(Stored items)
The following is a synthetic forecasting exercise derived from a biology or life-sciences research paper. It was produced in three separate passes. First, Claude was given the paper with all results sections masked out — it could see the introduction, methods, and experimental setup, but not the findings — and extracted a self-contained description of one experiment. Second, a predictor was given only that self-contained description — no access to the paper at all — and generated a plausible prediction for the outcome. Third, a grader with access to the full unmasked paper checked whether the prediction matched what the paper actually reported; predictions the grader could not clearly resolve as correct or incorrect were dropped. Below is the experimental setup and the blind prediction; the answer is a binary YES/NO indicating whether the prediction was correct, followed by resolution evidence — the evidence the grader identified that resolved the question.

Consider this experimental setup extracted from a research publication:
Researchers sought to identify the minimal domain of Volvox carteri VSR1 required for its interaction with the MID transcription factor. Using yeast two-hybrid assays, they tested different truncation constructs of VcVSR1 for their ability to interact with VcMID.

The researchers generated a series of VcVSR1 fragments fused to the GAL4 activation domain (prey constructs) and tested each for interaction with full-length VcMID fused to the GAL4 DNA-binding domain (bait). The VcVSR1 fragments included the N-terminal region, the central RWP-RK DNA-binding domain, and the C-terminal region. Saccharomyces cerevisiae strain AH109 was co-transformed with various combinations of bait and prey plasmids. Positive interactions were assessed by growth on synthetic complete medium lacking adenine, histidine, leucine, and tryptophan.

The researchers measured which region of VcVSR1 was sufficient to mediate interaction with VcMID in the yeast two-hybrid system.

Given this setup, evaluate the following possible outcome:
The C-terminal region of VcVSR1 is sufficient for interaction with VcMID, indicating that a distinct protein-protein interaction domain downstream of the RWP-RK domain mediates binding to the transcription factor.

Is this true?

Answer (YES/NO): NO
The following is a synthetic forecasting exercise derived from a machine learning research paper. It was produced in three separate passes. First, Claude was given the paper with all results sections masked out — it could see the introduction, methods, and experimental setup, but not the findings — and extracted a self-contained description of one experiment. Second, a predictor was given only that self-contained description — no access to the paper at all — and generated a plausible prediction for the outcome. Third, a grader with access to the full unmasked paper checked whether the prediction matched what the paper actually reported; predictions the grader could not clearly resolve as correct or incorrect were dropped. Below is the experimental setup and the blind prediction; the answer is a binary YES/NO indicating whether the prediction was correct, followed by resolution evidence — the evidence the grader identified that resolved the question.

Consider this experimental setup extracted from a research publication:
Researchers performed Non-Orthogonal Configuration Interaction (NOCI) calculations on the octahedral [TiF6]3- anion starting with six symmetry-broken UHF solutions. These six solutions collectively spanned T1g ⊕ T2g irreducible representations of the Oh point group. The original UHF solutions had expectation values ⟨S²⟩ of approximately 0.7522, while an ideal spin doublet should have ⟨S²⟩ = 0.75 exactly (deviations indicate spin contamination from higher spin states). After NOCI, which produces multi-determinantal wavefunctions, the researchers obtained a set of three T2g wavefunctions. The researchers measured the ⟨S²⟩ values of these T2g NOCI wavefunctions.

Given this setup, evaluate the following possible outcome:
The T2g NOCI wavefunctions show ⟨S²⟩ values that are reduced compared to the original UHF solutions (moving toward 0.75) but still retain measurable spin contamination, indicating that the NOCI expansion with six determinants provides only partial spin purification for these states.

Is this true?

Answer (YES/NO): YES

---

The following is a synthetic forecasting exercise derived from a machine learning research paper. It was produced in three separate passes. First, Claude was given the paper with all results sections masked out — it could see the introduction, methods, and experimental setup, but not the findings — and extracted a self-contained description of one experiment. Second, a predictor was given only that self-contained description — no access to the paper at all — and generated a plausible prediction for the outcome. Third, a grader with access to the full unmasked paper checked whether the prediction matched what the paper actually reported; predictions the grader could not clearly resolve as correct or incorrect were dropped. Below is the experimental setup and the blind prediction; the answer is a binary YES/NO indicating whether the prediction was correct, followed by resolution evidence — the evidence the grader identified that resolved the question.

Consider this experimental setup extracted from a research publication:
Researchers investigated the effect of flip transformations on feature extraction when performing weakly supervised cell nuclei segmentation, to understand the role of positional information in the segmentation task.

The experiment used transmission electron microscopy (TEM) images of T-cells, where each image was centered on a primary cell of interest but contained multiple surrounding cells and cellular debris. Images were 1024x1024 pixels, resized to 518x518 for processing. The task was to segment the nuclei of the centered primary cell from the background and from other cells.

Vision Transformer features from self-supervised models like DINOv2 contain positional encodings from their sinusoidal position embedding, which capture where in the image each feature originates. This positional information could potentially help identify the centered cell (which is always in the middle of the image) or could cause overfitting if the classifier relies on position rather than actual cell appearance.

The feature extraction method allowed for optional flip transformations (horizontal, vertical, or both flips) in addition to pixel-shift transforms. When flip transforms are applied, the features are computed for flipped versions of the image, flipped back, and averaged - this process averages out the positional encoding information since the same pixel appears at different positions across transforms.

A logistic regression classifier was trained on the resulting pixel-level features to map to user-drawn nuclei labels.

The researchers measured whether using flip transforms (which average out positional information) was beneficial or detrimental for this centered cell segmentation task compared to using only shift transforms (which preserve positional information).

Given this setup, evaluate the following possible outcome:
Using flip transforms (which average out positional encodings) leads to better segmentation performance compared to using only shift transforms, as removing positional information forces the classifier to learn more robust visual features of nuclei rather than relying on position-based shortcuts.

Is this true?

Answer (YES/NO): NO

-- Task item --
Pull out all lines containing the word "spin" from the entries above.

-- Task result --
Researchers performed Non-Orthogonal Configuration Interaction (NOCI) calculations on the octahedral [TiF6]3- anion starting with six symmetry-broken UHF solutions. These six solutions collectively spanned T1g ⊕ T2g irreducible representations of the Oh point group. The original UHF solutions had expectation values ⟨S²⟩ of approximately 0.7522, while an ideal spin doublet should have ⟨S²⟩ = 0.75 exactly (deviations indicate spin contamination from higher spin states). After NOCI, which produces multi-determinantal wavefunctions, the researchers obtained a set of three T2g wavefunctions. The researchers measured the ⟨S²⟩ values of these T2g NOCI wavefunctions.
The T2g NOCI wavefunctions show ⟨S²⟩ values that are reduced compared to the original UHF solutions (moving toward 0.75) but still retain measurable spin contamination, indicating that the NOCI expansion with six determinants provides only partial spin purification for these states.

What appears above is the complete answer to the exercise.